Closed gibmat closed 5 months ago
Thanks, taking a look.
update 1: Cannot reproduce on Ubuntu 22.04 host with 6.2 kernel running the test in an LXD sid container nor in a bookworm container.
Aha, I can reproduce if I block my container from accessing the outside world. my container isn't assigned an IPv4 address (which is fortunately an issue I ran into by accident, but allows to reproduce this problem). If I disable my host firewall my LXD container is assigned an IPv4 address and the tests succeed. Not sure if this gives you something useful to work with ... don't know yet if this is a problem on our side.
Ah, that's interesting, and reflects my setup. The containers I spin up for packaging work are on an IPv6-only network segment, although they do have both IPv4 and IPv6 addresses setup on the loopback interface.
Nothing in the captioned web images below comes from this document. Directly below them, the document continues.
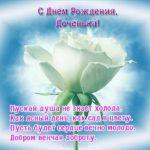 Поздравление с днем рождения дочке открытка бесплатно скачать бесплатно на сайте otkrytkivsem.ru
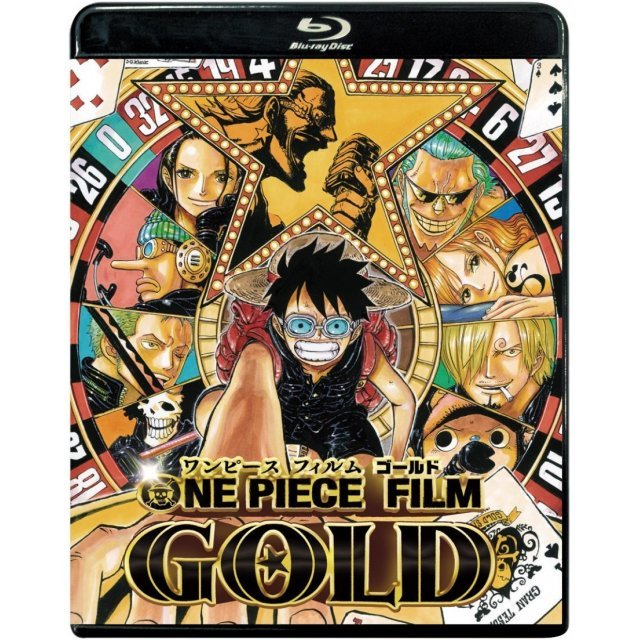 One Piece Film Gold Blu-ray Standard Edition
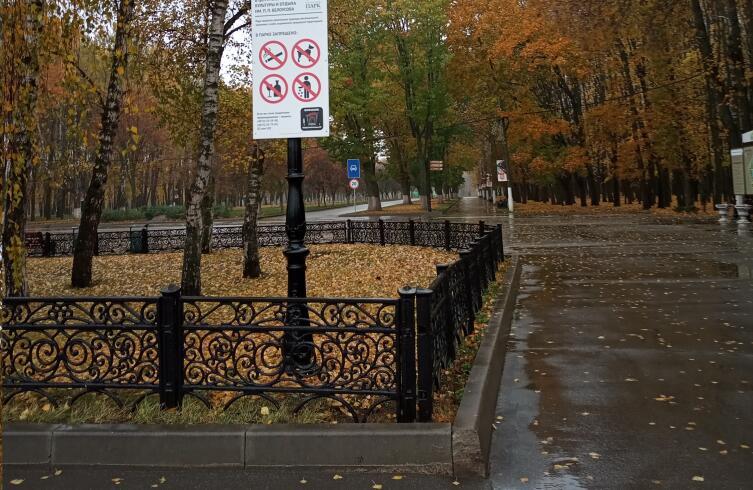 Осенний парк Тулы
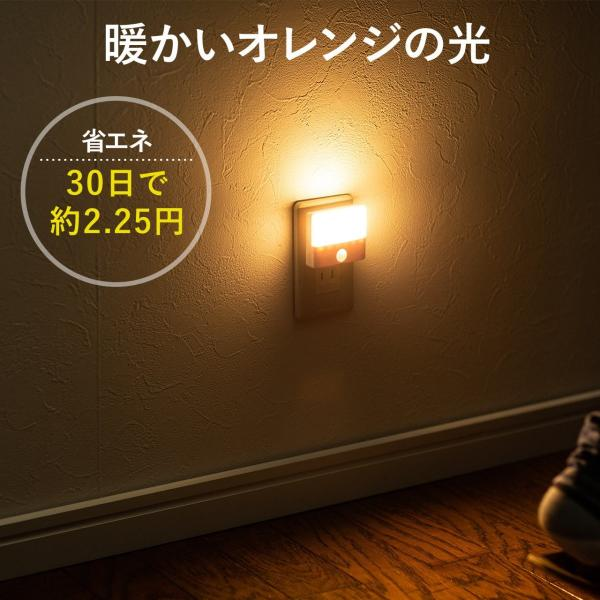 人感センサーライト 屋内 コンセント式 LED 足元灯 ナイトライト 自動点灯(即納) sanwadirect 06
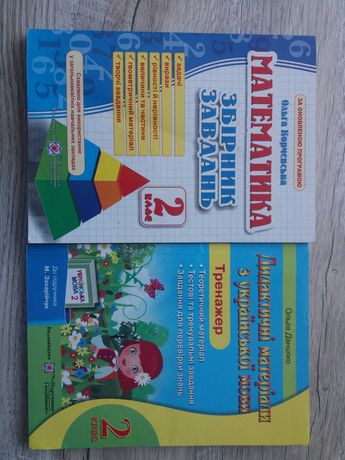 Математика, Перлинка, українська мова  2 клас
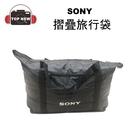 SONY 摺疊旅行袋 旅行袋 環保袋 購物袋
My bookworm machine has both addresses, and the QEMU VM only has IPv4 due to the simple NAT I configured.
I haven't looked into how the tests are trying to bind to addresses -- are they assuming there's an IPv4 address they can use on some "real" (non-loopback) interface?
@gibmat Thanks for the report. Just for some context -- which release of libraft are you upgrading from, and do the same tests pass in the same containerized environment when run against that earlier version?
It's entirely possible that we have some IPv4-related implicit assumptions in our networking code; I'm looking into what the specific problem might be.
So at least some of the failures here are caused by failing to resolve 127.0.0.1:9001
, which is hardcoded for the tests here:
https://github.com/canonical/raft/blob/b68076fdc7d34a901cc2eb5eb480832c709b2532/test/lib/uv.h#L51
We could conceivably make it possible to run the tests using a different address/port.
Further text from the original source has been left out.